▶ EXCERPT:
BEAVERTON, Ore. -- It's been four months since Hurricane Maria hit Puerto Rico. And today, 40 percent of the island is still without power.
It's been devastating. And for breast feeding mothers it's meant no power for pumping devices and no refrigeration to keep milk. Many babies have gone without and had to switch to formula. But Elisabeth Anderson-Sierra, of Beaverton, just shipped the largest-ever donation of breast milk to that community, and she's just getting started.
Photos: Beaverton mom makes record breast-milk donation
Six times a day. Every single day. For three years. Never a break. And there have been tears because of the ball and chain known as a breast pump.
"Save all the milk! It's liquid gold for a reason, we work really hard for it!" Anderson-Sierra said.
When her first daughter, Isabella, was born three years ago, she couldn't figure out why she was having to pump so frequently. She never felt empty. Soon her doctor diagnosed her with hyperlactation syndrome. It means, in her case, she makes three times as much milk as her daughter would ever drink in a day. So she's frozen it. Her kitchen freezer has no food in it, it's full of 5-ounce bags of frozen milk. In her garage sits a 5-foot-long deep freezer. It's full to the brim with more milk, all dated and measured.
Since day one, she's donated to breast milk banks in Oregon and California. It's given to premature and medically fragile babies, or those whose mothers don't make enough and can't handle formula. Just like giving blood, Anderson-Sierra herself and every batch of milk she donates is rigorously tested.

▶ INSTRUCTIONS TO FOLLOW:
Reproduce verbatim the stretch of the breast-milk donation article from "It's been devastating." through "a breast pump.".

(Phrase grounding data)
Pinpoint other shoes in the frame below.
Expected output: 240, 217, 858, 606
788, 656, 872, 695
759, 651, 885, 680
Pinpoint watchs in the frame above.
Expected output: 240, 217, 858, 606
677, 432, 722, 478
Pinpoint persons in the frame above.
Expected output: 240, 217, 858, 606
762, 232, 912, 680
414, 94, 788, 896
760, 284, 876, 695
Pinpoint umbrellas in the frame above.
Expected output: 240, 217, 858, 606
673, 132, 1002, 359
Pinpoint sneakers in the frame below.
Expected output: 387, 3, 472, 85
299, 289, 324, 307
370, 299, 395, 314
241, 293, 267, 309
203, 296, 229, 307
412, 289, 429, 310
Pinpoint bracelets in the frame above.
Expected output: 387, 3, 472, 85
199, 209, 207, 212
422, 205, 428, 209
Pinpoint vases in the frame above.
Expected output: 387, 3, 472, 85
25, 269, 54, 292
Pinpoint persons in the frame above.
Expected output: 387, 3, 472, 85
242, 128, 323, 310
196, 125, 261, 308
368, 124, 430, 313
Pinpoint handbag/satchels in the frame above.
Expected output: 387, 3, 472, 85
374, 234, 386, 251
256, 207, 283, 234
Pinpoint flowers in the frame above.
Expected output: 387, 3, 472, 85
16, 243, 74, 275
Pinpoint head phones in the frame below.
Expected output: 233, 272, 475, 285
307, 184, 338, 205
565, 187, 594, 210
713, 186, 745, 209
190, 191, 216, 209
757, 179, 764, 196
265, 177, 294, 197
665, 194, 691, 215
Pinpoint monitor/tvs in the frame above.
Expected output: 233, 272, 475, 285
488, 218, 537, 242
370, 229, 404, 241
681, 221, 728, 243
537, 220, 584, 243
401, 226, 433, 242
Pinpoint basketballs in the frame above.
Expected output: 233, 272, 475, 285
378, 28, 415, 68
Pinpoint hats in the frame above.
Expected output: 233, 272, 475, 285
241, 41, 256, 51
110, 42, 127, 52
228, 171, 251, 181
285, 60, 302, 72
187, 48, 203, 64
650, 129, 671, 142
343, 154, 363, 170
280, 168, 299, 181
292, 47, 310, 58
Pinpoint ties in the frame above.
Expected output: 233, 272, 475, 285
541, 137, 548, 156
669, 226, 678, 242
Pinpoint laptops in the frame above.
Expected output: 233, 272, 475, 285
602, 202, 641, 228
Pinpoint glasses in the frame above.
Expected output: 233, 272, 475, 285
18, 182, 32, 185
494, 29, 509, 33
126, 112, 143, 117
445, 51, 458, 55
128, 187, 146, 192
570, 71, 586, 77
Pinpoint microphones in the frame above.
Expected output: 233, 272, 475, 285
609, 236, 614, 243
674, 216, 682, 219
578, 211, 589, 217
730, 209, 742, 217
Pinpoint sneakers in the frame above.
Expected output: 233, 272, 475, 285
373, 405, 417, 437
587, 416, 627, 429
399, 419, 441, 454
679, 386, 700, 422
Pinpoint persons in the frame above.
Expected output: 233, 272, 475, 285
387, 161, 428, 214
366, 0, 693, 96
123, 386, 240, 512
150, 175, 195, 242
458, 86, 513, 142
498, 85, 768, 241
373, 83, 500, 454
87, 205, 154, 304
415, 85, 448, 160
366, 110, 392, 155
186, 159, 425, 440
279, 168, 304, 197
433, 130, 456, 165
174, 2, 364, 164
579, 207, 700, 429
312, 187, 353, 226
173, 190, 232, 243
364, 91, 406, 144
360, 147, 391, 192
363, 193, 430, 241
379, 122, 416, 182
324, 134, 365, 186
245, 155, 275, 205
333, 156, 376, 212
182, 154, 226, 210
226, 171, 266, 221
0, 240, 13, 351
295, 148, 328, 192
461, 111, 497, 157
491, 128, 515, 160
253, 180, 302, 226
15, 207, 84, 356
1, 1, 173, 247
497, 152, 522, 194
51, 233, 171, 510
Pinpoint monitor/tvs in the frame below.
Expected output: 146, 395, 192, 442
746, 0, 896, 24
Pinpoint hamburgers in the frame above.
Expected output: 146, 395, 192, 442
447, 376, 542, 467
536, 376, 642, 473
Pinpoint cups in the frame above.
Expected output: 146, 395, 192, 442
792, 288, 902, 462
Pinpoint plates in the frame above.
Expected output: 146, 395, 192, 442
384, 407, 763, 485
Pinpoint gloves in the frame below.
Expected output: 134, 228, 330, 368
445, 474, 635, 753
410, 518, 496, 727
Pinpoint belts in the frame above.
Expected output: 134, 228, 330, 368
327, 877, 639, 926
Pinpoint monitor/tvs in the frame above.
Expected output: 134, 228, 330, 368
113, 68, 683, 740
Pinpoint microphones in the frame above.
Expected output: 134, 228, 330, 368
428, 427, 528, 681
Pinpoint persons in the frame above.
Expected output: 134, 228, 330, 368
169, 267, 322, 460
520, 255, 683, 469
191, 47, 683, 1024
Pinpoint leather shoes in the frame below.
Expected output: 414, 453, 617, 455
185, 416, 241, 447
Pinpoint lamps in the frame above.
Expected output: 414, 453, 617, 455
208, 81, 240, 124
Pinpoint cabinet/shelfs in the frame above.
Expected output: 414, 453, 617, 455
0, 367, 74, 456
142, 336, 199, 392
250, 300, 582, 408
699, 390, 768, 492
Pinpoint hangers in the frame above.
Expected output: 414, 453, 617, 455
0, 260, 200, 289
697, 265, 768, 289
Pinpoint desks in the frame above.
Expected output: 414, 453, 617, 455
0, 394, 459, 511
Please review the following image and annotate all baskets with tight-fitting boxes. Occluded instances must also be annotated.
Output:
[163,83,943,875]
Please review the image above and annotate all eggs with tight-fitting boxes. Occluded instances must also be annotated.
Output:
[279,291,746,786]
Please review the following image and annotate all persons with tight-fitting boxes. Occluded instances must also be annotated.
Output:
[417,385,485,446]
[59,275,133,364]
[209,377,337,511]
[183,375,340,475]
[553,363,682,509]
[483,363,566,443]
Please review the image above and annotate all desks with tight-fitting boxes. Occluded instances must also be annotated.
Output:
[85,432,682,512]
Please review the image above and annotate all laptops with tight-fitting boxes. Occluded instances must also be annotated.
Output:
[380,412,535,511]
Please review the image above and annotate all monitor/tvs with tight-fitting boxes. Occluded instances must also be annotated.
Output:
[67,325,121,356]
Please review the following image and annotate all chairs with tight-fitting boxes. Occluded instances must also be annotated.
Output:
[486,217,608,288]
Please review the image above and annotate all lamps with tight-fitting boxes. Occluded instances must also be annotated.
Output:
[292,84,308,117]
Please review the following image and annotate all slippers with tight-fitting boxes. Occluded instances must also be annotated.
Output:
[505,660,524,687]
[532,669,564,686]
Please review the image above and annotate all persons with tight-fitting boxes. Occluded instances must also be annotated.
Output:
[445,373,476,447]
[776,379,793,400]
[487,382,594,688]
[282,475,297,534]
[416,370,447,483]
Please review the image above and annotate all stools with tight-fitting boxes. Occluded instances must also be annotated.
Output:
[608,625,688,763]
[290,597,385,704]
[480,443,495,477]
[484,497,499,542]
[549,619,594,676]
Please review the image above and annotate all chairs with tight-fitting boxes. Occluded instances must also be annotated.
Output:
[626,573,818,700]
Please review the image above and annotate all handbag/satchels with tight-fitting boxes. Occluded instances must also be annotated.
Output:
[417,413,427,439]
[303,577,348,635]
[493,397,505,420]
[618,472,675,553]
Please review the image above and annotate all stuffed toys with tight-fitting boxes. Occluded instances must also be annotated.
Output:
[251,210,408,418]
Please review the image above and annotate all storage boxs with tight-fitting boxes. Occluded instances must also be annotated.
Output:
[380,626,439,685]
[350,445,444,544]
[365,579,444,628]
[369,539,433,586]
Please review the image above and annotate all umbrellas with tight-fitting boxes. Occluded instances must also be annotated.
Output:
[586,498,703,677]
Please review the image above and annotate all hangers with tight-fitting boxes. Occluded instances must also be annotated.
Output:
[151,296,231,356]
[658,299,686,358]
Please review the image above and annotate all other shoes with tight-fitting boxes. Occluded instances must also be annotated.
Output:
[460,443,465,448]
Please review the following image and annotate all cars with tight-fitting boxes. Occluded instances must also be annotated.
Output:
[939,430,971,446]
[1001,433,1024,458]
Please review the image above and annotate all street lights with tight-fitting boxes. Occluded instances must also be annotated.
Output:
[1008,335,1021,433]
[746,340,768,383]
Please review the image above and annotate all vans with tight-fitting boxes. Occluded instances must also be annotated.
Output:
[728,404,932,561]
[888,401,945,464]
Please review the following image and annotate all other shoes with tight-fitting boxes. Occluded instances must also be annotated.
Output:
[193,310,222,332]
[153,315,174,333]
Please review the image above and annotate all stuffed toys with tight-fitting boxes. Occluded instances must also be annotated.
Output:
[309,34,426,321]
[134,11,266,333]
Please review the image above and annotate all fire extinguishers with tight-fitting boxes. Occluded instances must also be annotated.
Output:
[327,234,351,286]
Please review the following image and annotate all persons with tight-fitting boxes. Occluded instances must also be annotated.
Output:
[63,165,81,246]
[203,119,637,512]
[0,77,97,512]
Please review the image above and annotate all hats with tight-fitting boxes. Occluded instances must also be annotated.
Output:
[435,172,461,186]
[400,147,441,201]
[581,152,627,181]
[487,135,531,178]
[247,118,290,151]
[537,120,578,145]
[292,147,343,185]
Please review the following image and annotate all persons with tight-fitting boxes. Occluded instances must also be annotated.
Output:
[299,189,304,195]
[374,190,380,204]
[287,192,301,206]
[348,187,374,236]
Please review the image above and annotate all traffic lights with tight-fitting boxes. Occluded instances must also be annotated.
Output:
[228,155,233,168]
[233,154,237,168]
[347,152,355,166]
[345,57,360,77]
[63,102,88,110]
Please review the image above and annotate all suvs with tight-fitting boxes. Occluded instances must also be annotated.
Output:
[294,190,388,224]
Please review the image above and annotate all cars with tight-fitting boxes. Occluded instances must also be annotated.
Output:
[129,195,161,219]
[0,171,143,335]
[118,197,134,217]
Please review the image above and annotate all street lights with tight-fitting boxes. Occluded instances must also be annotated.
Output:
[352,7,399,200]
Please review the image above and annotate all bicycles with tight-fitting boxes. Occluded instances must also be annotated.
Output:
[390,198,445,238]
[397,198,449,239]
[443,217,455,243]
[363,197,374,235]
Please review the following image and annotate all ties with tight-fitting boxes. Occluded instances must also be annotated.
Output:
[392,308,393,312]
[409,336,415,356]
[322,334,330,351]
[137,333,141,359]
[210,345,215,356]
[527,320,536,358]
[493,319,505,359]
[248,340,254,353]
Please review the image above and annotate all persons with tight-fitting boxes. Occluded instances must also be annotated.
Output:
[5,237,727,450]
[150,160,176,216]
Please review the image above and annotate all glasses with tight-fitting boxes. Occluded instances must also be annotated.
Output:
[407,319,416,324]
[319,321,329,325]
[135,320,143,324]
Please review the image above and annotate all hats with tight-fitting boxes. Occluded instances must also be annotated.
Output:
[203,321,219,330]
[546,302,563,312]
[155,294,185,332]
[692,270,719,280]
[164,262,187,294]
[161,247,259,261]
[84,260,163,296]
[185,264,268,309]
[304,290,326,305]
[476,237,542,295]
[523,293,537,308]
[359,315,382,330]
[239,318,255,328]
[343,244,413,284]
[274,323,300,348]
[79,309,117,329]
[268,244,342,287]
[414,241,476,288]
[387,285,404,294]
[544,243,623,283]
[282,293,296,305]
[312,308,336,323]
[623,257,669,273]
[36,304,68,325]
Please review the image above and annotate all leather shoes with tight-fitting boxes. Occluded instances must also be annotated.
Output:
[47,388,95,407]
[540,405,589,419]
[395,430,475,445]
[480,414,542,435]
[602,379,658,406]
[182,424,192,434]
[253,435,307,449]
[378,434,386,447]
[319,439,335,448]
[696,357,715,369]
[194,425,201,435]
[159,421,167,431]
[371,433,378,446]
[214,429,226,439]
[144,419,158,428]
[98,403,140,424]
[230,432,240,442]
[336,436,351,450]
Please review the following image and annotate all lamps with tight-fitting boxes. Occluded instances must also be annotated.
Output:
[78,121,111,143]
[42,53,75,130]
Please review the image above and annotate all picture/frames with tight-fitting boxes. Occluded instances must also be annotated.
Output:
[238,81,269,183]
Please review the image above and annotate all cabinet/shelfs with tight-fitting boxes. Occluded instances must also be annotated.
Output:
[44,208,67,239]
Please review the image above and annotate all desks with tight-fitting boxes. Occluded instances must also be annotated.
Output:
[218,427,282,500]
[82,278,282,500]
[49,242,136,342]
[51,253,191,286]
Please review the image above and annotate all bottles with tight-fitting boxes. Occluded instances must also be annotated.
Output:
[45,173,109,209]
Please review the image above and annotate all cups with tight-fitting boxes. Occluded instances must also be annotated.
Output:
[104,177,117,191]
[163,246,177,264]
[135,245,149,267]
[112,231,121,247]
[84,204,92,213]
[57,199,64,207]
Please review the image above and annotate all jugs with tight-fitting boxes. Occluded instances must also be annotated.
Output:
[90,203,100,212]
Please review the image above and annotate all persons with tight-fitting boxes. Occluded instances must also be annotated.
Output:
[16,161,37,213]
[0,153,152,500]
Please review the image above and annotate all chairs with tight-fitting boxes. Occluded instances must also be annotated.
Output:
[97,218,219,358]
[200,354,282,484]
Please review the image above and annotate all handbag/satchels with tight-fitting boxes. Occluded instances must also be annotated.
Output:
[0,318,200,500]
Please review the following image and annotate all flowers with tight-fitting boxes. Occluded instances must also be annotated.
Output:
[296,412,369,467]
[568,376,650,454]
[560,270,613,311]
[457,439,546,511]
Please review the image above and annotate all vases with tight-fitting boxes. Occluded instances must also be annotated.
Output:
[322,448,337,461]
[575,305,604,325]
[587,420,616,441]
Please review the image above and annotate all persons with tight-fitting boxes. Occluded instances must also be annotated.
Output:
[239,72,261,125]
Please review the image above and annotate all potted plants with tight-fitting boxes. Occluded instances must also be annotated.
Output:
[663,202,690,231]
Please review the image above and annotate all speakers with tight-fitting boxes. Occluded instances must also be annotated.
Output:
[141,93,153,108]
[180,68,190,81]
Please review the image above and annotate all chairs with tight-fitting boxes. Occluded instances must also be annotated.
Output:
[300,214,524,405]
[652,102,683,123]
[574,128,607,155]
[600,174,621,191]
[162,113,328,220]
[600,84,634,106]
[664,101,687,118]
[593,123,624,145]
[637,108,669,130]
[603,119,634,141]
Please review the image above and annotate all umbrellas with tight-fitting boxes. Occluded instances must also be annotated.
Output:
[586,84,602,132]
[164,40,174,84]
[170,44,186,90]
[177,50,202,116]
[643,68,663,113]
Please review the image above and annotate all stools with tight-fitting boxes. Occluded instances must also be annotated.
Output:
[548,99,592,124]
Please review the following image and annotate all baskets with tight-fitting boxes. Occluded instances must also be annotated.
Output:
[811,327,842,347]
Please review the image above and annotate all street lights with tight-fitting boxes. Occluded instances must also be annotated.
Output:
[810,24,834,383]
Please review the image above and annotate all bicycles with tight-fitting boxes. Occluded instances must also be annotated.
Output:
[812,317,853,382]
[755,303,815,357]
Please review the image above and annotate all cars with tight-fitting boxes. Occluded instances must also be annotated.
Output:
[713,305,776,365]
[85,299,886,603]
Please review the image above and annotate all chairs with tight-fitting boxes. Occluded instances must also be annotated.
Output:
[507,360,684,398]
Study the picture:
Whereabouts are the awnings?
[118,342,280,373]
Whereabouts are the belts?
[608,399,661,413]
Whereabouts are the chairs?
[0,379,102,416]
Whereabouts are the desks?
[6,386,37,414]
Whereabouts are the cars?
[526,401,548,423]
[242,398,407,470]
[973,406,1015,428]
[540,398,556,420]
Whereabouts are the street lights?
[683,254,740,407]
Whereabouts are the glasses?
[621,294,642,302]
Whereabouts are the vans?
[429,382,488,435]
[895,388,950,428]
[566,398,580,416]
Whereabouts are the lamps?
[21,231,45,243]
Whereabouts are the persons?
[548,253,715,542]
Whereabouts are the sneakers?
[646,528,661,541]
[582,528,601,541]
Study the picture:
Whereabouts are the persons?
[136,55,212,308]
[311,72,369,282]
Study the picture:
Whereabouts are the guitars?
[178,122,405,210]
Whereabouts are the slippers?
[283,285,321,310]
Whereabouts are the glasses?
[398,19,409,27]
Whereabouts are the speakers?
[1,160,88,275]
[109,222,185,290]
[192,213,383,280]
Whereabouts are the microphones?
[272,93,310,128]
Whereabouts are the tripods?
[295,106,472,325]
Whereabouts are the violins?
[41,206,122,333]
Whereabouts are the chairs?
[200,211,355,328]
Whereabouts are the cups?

▶ WRITTEN REPLY:
It's been devastating. And for breast feeding mothers it's meant no power for pumping devices and no refrigeration to keep milk. Many babies have gone without and had to switch to formula. But Elisabeth Anderson-Sierra, of Beaverton, just shipped the largest-ever donation of breast milk to that community, and she's just getting started.
Photos: Beaverton mom makes record breast-milk donation
Six times a day. Every single day. For three years. Never a break. And there have been tears because of the ball and chain known as a breast pump.